I am working on software that deals with sparse matrices. They're not huge (anywhere from 15x15 to ~300x300). I'd like to be able to store a representation of the matrix in a short string so that I can store it as a value in a CSV file (along with many other things).
What I've tried so far is to treat the matrix as a binary string, and convert to base62:
import numpy as np
import networkx as nx
def graphToHash(a,numnodes):
def baseN(num,b,numerals="0123456789abcdefghijklmnopqrstuvwxyzABCDEFGHIJKLMNOPQRSTUVWXYZ"):
return ((num == 0) and numerals[0]) or (baseN(num // b, b, numerals).lstrip(numerals[0]) + numerals[num % b])
return str(numnodes) + '!' + baseN(int(''.join([str(i) for i in flatten_list(a)]),2), 62)
def flatten_list(l):
l1=[item for sublist in l if isinstance(sublist,list) or isinstance(sublist,np.ndarray) for item in sublist]

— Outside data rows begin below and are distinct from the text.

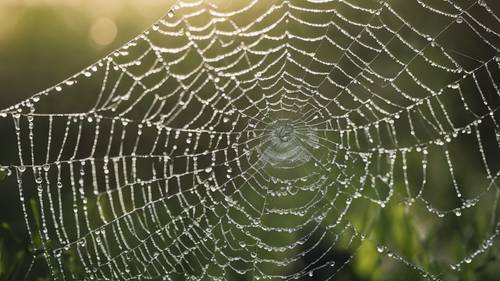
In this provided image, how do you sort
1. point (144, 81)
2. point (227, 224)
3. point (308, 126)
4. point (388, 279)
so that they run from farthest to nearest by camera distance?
1. point (144, 81)
2. point (308, 126)
3. point (227, 224)
4. point (388, 279)

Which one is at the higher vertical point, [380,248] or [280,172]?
[280,172]

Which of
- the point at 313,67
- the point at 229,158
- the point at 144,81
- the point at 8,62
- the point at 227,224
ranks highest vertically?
the point at 8,62

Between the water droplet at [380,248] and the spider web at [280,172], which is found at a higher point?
the spider web at [280,172]

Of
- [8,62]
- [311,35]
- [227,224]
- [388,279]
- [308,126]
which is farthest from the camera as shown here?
[8,62]

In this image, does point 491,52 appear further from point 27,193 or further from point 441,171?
point 27,193

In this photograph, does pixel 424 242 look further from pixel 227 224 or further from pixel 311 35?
pixel 311 35

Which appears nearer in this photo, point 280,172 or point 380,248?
point 380,248

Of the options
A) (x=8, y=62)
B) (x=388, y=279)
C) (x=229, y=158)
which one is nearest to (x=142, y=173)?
(x=229, y=158)

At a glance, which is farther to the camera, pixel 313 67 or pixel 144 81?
pixel 144 81

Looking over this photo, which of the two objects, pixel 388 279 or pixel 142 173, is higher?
pixel 142 173
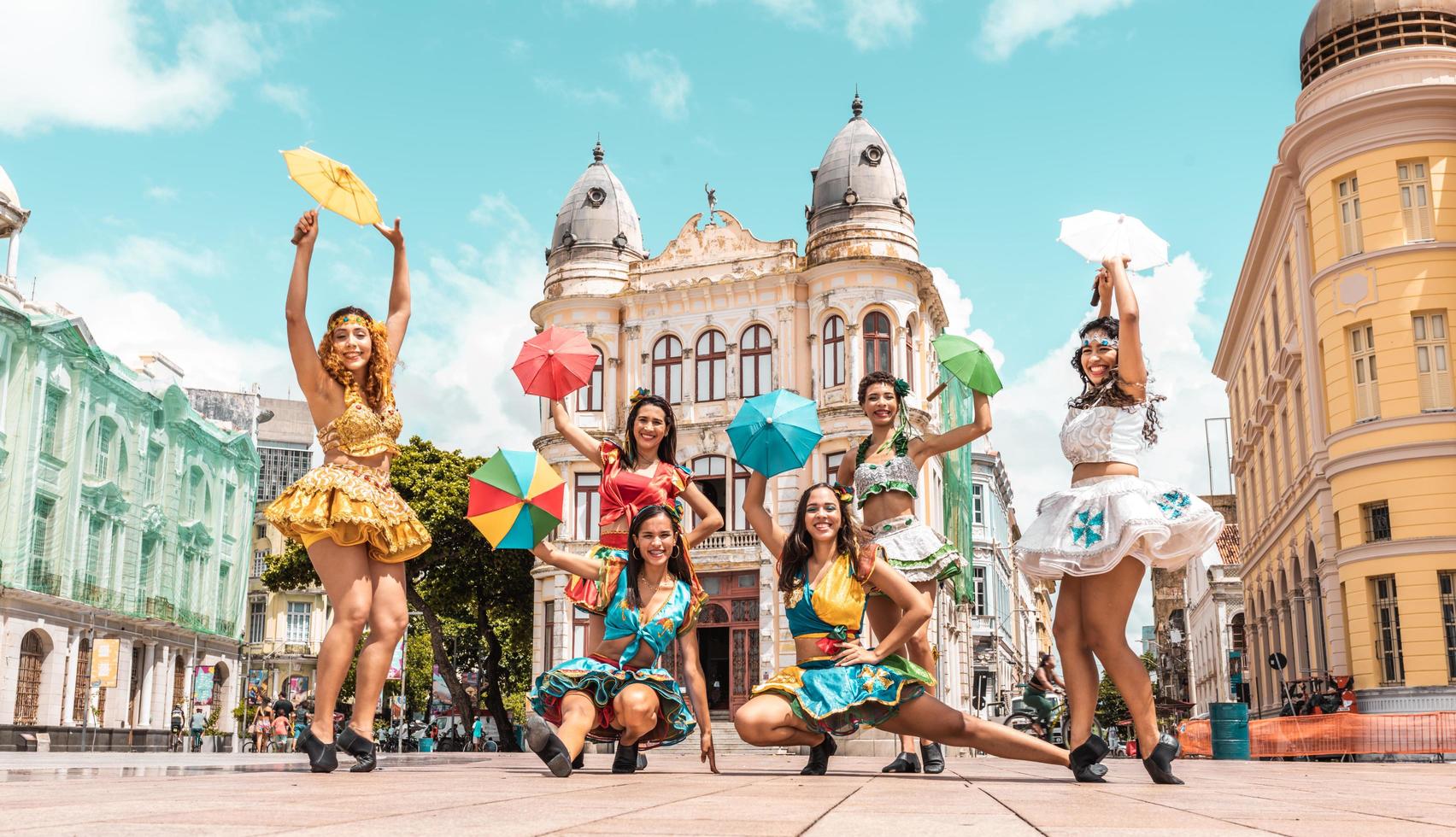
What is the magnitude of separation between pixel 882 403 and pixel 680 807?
4400mm

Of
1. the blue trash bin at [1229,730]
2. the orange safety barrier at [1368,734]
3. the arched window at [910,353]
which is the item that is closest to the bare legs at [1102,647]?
the blue trash bin at [1229,730]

l=l1+[item for item in l if not isinstance(item,list) and not isinstance(item,np.ndarray)]
return l
# example
import sys
sys.setrecursionlimit(10000)
a=np.array(nx.to_numpy_matrix(nx.connected_watts_strogatz_graph(160,8,.3,1000))).astype(int)
hash=graphToHash(a,160)
len(hash) # ~4300 characters
This works fine for small graphs (30 nodes is ~150 characters). However larger graphs are bit unwieldy (160 nodes is ~4300 and requires me to increase the recursion limit).
Because the graph is binary and sparse, I know I can do better. Ideally I'd like to continue using strings that are {0-9,a-z,A-Z} because I know these will not pose any issues in my CSV file.
What is the most efficient way to compress a binary sparse matrix?